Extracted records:
-- -- --
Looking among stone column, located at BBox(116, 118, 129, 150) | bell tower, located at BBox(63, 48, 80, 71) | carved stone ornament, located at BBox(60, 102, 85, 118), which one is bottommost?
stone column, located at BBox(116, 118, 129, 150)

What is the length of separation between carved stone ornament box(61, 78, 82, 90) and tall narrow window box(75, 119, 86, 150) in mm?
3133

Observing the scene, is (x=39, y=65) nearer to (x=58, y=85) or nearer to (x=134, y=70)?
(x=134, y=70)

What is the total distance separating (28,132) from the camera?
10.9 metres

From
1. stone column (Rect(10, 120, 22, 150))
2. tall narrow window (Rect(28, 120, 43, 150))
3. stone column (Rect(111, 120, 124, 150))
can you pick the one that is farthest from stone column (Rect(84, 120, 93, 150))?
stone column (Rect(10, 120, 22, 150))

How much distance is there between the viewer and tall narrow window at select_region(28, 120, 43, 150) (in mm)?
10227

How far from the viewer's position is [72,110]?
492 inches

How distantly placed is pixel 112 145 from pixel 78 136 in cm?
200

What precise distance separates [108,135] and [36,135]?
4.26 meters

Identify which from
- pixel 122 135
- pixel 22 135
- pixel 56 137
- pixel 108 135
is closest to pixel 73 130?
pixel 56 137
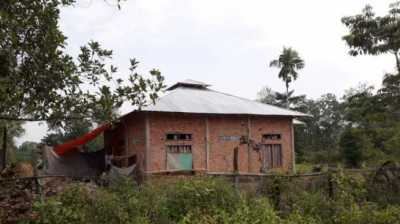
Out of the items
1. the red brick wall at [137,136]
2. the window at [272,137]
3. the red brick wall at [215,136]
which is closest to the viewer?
the red brick wall at [215,136]

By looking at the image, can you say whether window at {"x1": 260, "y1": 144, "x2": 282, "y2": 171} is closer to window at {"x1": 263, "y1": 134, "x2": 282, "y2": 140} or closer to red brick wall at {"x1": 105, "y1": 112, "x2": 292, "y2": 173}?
red brick wall at {"x1": 105, "y1": 112, "x2": 292, "y2": 173}

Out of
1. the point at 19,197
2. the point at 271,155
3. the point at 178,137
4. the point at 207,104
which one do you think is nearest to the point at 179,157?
the point at 178,137

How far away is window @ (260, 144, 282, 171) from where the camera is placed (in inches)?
706

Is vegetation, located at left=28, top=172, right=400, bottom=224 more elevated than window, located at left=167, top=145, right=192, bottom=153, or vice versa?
window, located at left=167, top=145, right=192, bottom=153

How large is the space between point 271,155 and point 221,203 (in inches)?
428

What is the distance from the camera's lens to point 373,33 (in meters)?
19.6

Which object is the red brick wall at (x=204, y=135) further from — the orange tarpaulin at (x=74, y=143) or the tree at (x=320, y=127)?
the tree at (x=320, y=127)

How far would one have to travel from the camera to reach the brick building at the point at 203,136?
16031 millimetres

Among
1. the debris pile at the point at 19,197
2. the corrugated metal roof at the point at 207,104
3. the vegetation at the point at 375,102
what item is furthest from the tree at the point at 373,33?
the debris pile at the point at 19,197

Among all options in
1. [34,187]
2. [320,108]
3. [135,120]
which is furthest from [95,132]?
[320,108]

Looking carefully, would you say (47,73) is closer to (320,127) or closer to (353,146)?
(353,146)

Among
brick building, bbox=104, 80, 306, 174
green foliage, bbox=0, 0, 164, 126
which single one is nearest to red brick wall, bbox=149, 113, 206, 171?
brick building, bbox=104, 80, 306, 174

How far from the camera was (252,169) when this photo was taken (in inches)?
694

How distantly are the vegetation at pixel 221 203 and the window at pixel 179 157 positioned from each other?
7.69 meters
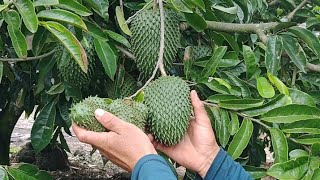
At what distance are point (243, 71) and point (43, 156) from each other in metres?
2.98

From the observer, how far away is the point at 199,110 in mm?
1412

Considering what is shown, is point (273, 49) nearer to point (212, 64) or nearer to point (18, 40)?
point (212, 64)

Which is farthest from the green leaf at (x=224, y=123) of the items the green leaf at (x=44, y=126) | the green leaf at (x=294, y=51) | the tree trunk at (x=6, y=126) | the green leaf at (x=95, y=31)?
the tree trunk at (x=6, y=126)

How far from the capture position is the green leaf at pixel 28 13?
1.19m

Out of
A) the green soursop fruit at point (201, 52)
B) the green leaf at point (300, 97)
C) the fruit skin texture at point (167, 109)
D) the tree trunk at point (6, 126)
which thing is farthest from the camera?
the tree trunk at point (6, 126)

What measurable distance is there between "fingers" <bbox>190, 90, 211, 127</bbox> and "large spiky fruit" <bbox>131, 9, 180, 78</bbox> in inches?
5.3

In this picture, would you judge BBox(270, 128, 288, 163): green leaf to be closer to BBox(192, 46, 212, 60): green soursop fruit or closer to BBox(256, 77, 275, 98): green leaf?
BBox(256, 77, 275, 98): green leaf

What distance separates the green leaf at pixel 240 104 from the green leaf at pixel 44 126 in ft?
2.47

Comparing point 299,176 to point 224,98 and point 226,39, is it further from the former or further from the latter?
point 226,39

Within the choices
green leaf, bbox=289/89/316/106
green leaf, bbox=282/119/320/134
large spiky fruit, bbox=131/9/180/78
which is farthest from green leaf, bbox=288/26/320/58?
large spiky fruit, bbox=131/9/180/78

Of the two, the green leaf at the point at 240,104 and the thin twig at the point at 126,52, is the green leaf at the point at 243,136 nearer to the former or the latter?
the green leaf at the point at 240,104

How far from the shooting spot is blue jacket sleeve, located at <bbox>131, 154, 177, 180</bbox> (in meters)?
1.14

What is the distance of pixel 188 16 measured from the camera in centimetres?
155

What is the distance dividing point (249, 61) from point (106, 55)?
0.40 metres
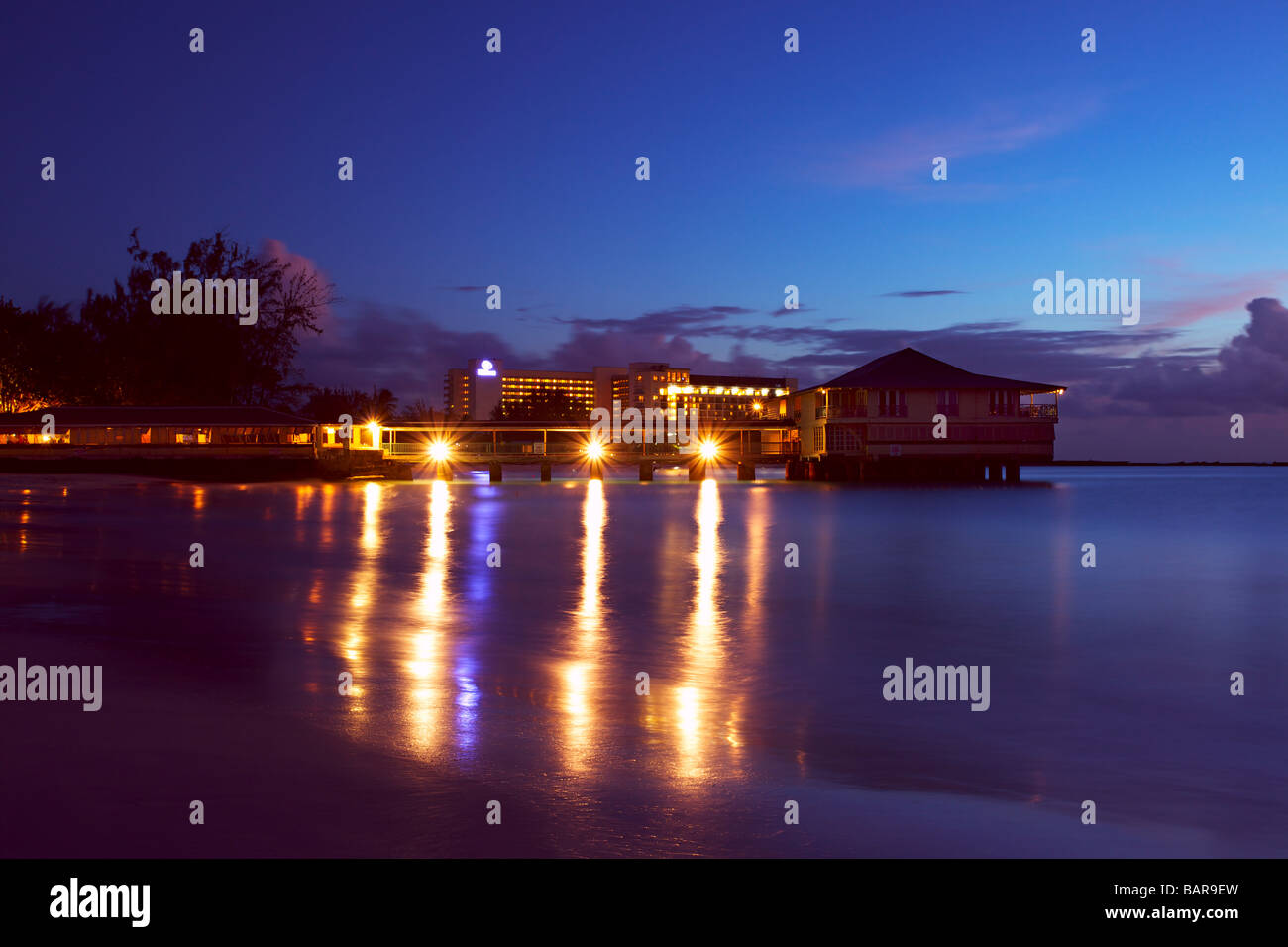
-- -- --
Exercise task = Format the entries, starting at the first one and ending at the line that contains "10.9 metres", as a two-column CSV with the headers entry and answer, one row per entry. Enclose each field in double quotes and replace any line breaks inside a field with spaces.

Solution to this problem =
entry,answer
"Looking among stone column, located at BBox(116, 118, 129, 150) | bell tower, located at BBox(63, 48, 80, 71) | carved stone ornament, located at BBox(60, 102, 85, 118), which one is bottommost?","stone column, located at BBox(116, 118, 129, 150)"
"What is the length of separation between carved stone ornament box(61, 78, 82, 90) and tall narrow window box(75, 119, 86, 150) in mm?","3133"
"Observing the scene, is (x=39, y=65) nearer to (x=58, y=85) or nearer to (x=134, y=70)?","(x=134, y=70)"
"What is the total distance separating (28,132) from the camera?","10.9 metres"